◆ Set problem:
Please put every item below into a two-column CSV headed item_text and answer, one row per item, with each value in its own quoted field and any line breaks replaced by spaces. Leave the pictures out.
───
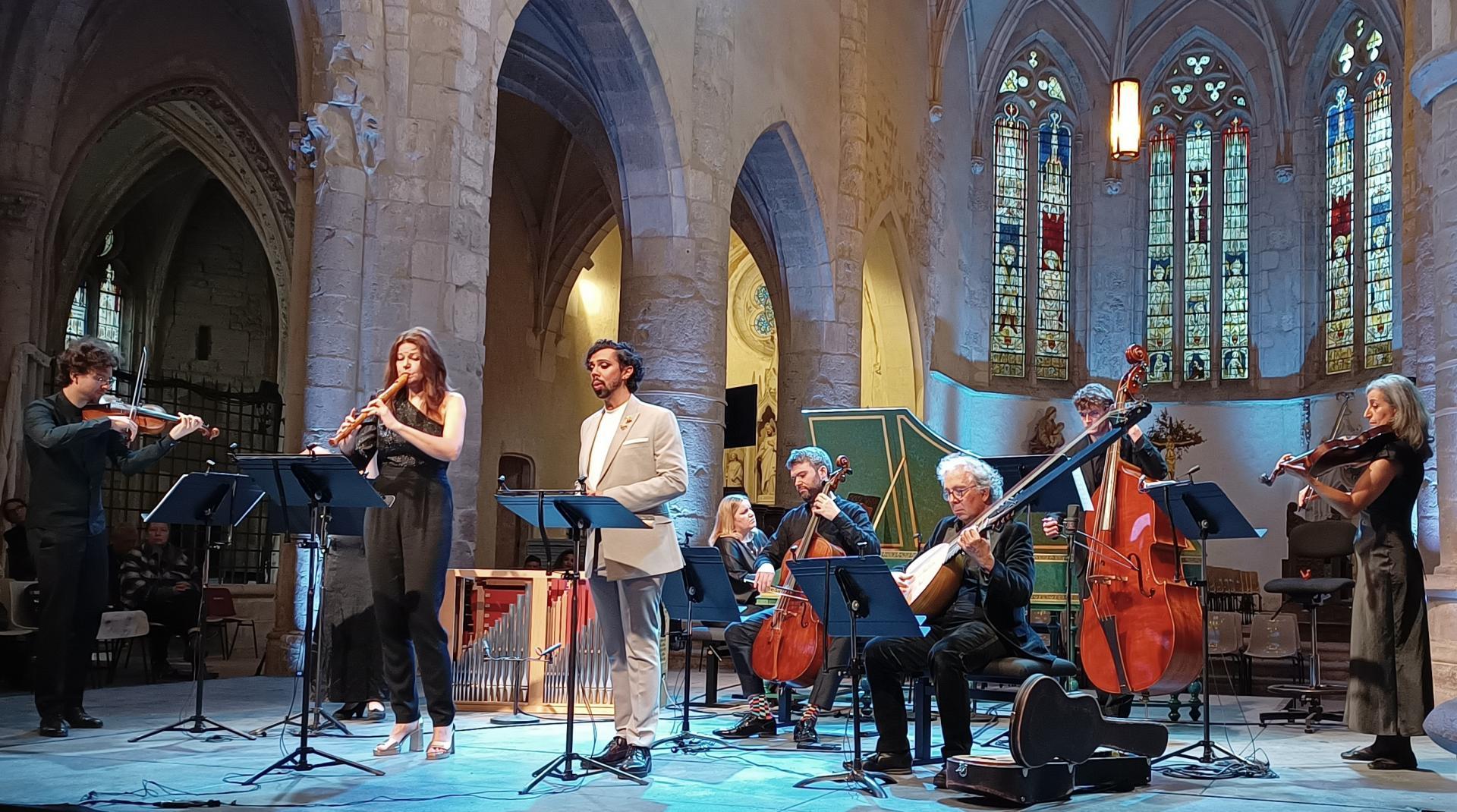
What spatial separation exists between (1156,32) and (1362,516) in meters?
20.7

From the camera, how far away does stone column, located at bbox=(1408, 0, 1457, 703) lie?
6984 millimetres

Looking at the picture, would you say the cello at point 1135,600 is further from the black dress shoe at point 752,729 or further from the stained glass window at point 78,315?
the stained glass window at point 78,315

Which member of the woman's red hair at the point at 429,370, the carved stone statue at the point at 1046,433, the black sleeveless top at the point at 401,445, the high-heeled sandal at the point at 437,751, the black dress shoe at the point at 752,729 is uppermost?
the carved stone statue at the point at 1046,433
───
◆ Result:
item_text,answer
"What spatial separation exists between (1156,32) and (1362,516) in meters?","20.7"
"From the camera, how far away does stone column, located at bbox=(1408, 0, 1457, 703) lie?","6984 millimetres"
"Looking at the picture, would you say the cello at point 1135,600 is further from the black dress shoe at point 752,729 or further from the stained glass window at point 78,315?","the stained glass window at point 78,315"
"Which member of the woman's red hair at the point at 429,370, the carved stone statue at the point at 1046,433, the black sleeveless top at the point at 401,445, the high-heeled sandal at the point at 437,751, the black dress shoe at the point at 752,729 is uppermost?","the carved stone statue at the point at 1046,433"